Le préfet de la MRC de Maskinongé, Robert Lalonde, a préféré ne pas faire connaître localement la position de la MRC concernant la mise en œuvre de la Loi des hydrocarbures, ce que déplore l’auteur de cette lettre.

La MRC silencieuse

L’auteur, Pierre Foisy, est membre du Comité Vigilance Hydrocarbures des municipalités de la MRC de Maskinongé.

Médusé par le tourbillon des promesses libérales d’adoucir le contenu des projets de règlements de la mise en œuvre de la Loi des hydrocarbures et de préserver un espace de manœuvre dans l’aménagement du territoire, monsieur le préfet de la MRC de Maskinongé a annoncé à la séance du conseil des élus du mois de décembre qu’il ne voyait pas la nécessité de remettre à la consultation du ministre Moreau ses commentaires négatifs exprimés sur ces mêmes règlements lors du conseil des élus du mois d’octobre dernier. 
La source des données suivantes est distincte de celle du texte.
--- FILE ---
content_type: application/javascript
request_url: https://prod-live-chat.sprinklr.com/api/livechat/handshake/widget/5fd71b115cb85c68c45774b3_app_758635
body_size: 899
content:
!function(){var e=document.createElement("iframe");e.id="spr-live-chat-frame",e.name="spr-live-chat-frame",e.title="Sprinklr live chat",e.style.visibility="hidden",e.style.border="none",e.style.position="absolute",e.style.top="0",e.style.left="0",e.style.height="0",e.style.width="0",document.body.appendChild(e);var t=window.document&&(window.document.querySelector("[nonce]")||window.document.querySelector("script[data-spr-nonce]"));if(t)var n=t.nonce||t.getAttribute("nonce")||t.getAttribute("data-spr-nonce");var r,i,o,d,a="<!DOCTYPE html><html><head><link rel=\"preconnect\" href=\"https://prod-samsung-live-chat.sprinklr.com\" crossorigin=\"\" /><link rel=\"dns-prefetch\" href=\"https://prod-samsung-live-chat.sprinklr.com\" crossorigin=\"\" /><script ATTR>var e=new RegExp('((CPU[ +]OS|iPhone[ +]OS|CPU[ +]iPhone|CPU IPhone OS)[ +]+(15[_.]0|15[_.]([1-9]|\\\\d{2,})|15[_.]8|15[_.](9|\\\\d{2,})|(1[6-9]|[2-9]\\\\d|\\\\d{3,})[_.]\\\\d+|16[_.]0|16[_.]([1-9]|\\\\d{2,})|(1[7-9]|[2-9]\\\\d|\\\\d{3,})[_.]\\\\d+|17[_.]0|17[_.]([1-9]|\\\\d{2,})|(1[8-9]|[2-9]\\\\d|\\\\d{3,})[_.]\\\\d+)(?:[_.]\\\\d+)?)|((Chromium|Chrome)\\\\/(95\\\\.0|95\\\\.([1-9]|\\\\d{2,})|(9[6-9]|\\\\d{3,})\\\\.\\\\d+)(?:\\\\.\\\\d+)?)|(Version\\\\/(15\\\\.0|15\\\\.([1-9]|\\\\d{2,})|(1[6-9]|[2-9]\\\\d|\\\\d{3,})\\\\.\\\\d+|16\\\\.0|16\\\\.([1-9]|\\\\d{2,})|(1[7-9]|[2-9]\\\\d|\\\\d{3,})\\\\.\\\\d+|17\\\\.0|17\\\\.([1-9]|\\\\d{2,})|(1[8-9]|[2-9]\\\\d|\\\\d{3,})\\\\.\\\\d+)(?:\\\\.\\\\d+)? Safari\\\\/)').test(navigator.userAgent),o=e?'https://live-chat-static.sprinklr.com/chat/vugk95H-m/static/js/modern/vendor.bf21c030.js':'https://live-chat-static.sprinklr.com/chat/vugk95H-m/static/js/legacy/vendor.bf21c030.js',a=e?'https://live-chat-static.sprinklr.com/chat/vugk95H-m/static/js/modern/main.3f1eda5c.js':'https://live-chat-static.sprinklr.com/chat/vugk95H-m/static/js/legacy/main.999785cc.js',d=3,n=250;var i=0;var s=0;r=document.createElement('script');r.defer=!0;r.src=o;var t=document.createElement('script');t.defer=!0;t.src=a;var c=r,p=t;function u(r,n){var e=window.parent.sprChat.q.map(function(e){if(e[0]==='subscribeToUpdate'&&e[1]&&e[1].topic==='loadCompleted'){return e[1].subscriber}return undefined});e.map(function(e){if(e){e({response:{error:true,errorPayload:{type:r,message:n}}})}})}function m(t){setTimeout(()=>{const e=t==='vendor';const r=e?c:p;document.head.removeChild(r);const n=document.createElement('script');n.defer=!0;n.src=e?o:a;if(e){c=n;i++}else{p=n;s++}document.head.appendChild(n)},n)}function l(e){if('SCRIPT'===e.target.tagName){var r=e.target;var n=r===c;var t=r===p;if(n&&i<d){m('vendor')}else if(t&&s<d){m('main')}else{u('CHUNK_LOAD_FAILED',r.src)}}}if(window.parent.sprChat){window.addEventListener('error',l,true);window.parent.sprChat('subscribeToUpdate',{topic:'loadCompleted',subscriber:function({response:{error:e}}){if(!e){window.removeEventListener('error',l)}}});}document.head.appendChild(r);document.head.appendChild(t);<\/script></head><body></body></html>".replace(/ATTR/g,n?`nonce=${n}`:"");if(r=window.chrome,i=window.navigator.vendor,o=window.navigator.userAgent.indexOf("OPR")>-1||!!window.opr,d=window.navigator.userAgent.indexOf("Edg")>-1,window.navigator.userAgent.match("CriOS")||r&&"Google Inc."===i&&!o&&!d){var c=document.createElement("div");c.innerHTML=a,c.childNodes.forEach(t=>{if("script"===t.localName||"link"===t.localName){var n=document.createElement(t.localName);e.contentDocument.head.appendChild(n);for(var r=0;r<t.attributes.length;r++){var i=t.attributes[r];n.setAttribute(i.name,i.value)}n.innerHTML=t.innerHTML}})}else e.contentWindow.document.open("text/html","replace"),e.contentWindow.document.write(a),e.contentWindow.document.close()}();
Se retranchant derrière la position de la Fédération québécoise des municipalités (FQM) qui rejetait lesdits projets de règlements lors de son assemblée générale de septembre, monsieur le préfet, Robert Lalonde, dont on salue l’appui à la résolution de la FQM, ne souhaite cependant pas faire connaître localement la position de la MRC. Conséquemment, il maintient la culture du silence sur les enjeux régionaux importants alors que la consultation citoyenne serait souhaitable. Négligeant le devoir moral qui incombe à sa fonction, il prive d’informations la population qui ignore tout des impacts générés par ces projets de règlements.

Ainsi l’annonce des distances séparatrices trop petites variant de 40 à 275 mètres entre les forages et les parcs, les rivières, les lacs, le fleuve, les milieux habités, les centres hospitaliers et ceux de la petite enfance ne sera pas connue de la population maskinongeoise. Pas plus, les effets sur les réserves d’eau potable et la nocivité des produits utilisés dans les forages par fracturation hydraulique ne feront l’objet d’une sensibilisation publique. Encore moins les inconvénients engendrés par la présence d’immenses plateformes de forage occasionnant une circulation importante de camions lourds et la présence de machinerie industrielle bruyante 24 heures sur 24, sept jours semaine. 

Déjà, des années 1950 à 2005, la MRC de Maskinongé avait connu pas moins d’une cinquantaine de forages conventionnels, la municipalité de Yamachiche se classant parmi la quarantaine de villes du Québec où les forages étaient les plus nombreux. Qui sait que 50 % du territoire de la MRC est sous licence d’exploration pétrogazières et que les municipalités de Maskinongé, Louiseville, Yamachiche, Saint-Sévère et Saint-Barnabé le sont à 100 %?

Silence aussi sur les fuites de méthane générées par les forages pétrogaziers anciens. Il est estimé qu’au moins le tiers des 960 forages pratiqués au Québec fuit. Sur la rive sud du Saint-Laurent, un groupe de citoyens autorisé a fait des relevés sur les forages récents pour constater que 19 des 32 puits inspectés laissaient échapper du méthane. 

Encore pire, il ne sera pas remis en question le concept ou le mensonge entretenu par les industries pétrogazières et le gouvernement à savoir que le gaz naturel «dit propre» assurerait une transition énergétique prometteuse alors que, dans les faits, ce gaz composé à 95 % de méthane est un grand producteur de gaz à effet de serre. Lors de la 46e session du Groupe intergouvernemental sur l’évolution du climat (GIEC) tenue à Montréal en septembre, des scientifiques sont venus reconfirmer que le gaz naturel est composé à 95 % de méthane et génère sur une période de vingt ans 86 % plus de GES que le carbone produit par le pétrole. Il n’y a donc pas là une transition qui permettrait d’atteindre les objectifs de «décarbonisation» annoncés par le gouvernement Couillard.

Alors que plus de 15 000 scientifiques issus de 184 pays s’inquiètent du rythme du réchauffement climatique dont les impacts n’ont pas de domicile fixe, ici dans Maskinongé, les différentes instances administratives et politiques, la MRC en tête, gardent dans le placard la menace que constituent les hydrocarbures. 

Pendant ce temps, l‘Union des producteurs agricoles (UPA) presse le gouvernement de retirer les licences d’exploration pétrolière et gazière auxquelles leurs terres sont soumises tandis que l’opposition citoyenne se mobilise à mesure que l’information circule sur ces projets menaçants, destructeurs et, somme toute, insensés.